ROCHESTER, NY – The New York State Public Service Commission says it expects the state’s utilities will have adequate supplies of natural gas and electricity to meet the demand of residential and commercial customers in New York State, but with global commodity costs of natural gas, heating oil, and propane continuing to rise, customers will have to pay more for it this winter, compared to last.
On average, a residential electric customer using 600 kWh per month is expected to pay about $ 75 per month for supply this winter, up 42 percent from the same period a year ago. The average residential customer using 732 therms of natural gas can expect to pay about $ 240 per month during the winter heating season, up 29 percent from the same period a year ago.

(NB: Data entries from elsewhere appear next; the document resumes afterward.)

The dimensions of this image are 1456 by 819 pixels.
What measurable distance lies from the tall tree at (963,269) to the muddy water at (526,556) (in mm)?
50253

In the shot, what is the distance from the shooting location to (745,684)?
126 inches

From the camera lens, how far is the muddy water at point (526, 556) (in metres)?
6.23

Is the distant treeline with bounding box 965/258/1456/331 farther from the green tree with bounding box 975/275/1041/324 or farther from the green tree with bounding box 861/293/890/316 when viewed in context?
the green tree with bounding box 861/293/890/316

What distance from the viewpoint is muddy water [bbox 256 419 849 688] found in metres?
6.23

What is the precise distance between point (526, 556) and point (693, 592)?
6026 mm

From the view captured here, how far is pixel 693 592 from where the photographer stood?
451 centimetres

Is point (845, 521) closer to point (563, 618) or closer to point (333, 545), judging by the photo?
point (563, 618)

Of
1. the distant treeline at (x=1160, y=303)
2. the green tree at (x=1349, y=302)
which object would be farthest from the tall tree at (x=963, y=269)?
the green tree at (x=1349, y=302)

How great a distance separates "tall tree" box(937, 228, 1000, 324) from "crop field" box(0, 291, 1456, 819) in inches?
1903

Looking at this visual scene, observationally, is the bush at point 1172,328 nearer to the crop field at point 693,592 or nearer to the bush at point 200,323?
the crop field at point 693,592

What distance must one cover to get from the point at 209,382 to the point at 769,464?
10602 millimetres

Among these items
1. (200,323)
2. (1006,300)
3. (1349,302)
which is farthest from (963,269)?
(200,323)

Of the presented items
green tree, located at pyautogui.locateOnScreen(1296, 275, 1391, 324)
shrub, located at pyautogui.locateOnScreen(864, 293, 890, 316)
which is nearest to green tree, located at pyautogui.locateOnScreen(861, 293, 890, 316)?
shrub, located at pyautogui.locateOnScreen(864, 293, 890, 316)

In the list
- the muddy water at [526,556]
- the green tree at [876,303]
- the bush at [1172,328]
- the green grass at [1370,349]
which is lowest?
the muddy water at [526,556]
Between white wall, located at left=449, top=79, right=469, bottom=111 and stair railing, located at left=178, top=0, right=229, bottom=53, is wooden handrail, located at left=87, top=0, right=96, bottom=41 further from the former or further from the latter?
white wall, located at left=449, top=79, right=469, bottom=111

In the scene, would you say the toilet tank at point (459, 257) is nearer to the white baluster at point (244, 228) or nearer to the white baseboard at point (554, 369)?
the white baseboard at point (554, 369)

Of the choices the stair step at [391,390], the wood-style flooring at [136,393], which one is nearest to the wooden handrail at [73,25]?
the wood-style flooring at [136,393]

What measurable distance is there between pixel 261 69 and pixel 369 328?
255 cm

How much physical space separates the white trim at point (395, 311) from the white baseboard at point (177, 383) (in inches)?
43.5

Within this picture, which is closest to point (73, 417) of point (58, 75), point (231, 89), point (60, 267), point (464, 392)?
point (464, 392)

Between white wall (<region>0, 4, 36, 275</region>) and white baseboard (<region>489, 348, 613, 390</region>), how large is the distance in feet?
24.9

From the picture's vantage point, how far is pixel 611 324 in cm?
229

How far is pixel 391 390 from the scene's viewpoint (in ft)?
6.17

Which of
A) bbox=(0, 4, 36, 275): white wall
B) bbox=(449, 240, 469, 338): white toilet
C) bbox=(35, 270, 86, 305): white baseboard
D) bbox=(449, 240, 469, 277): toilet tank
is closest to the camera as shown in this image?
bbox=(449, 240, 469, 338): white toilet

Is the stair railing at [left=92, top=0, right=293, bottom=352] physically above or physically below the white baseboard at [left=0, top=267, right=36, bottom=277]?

Those are statewide averages. The western part of NYS may see lower electric rates because the region is closer to hydro and nuclear generators, but the gas side may be higher because it’s farther away from gas generators, so the numbers are intended to give New Yorkers an idea of what to prepare for.
A colder-than-normal winter will also cause usage and bills to increase. Between financial hedges and gas held in storage, utilities have hedged approximately 53% of their estimated statewide customer needs, the rest will be bought on the open market throughout the heating season.
Staff at the Public Service Commission say they are continuing to track weather impacts, pipeline and storage assets and will work with the local distribution companies and communities to find solutions that increase environmental benefits while meeting customer expectations for their energy demands.
So what to do if you don’t think you’ll be able to afford your utility bills?
- Beginning Nov. 1, applications will be accepted for the Home Energy Assistance Program (HEAP), which can provide up to $ 976 to eligible homeowners and renters depending on income, household size and how they heat their homes. To qualify for heating assistance from HEAP, a family of four must have a maximum gross monthly income of $ 5,485, or an annual gross income of $ 65,829
For more information: https://otda.ny.gov/programs/heap/contacts/
- Consider bill payment options. When getting in touch with your utility provider, inquire about billing options that allow for deferred payments or “budget billing” options that balance out bills that are higher in one season and lower in another. This can structure your payments and make it easier to navigate costs.
For more information:
RG&E Customers: https://www.rge.com/account/billingoptions/budget-billing
NYSEG Customers: https://www.nyseg.com/wps/portal/nyseg/account/billingoptions/budgetbilling/
National Grid Customers: https://www.nationalgridus.com/upstate-ny-home/bill-help/budget-billing
- Consider ways to ensure your home is as energy efficient as possible. The New York State Energy Research and Development Authority offers energy-saving tips for residents and homeowners, as well as businesses that can lower energy usage. NYSERDA also offers a range of home energy efficiency programs that can help save energy and reduce costs over time. Income-eligible customers may qualify for reduced cost or free energy upgrades to their homes through EmPower New York and Assisted Home Performance with ENERGY STAR® programs.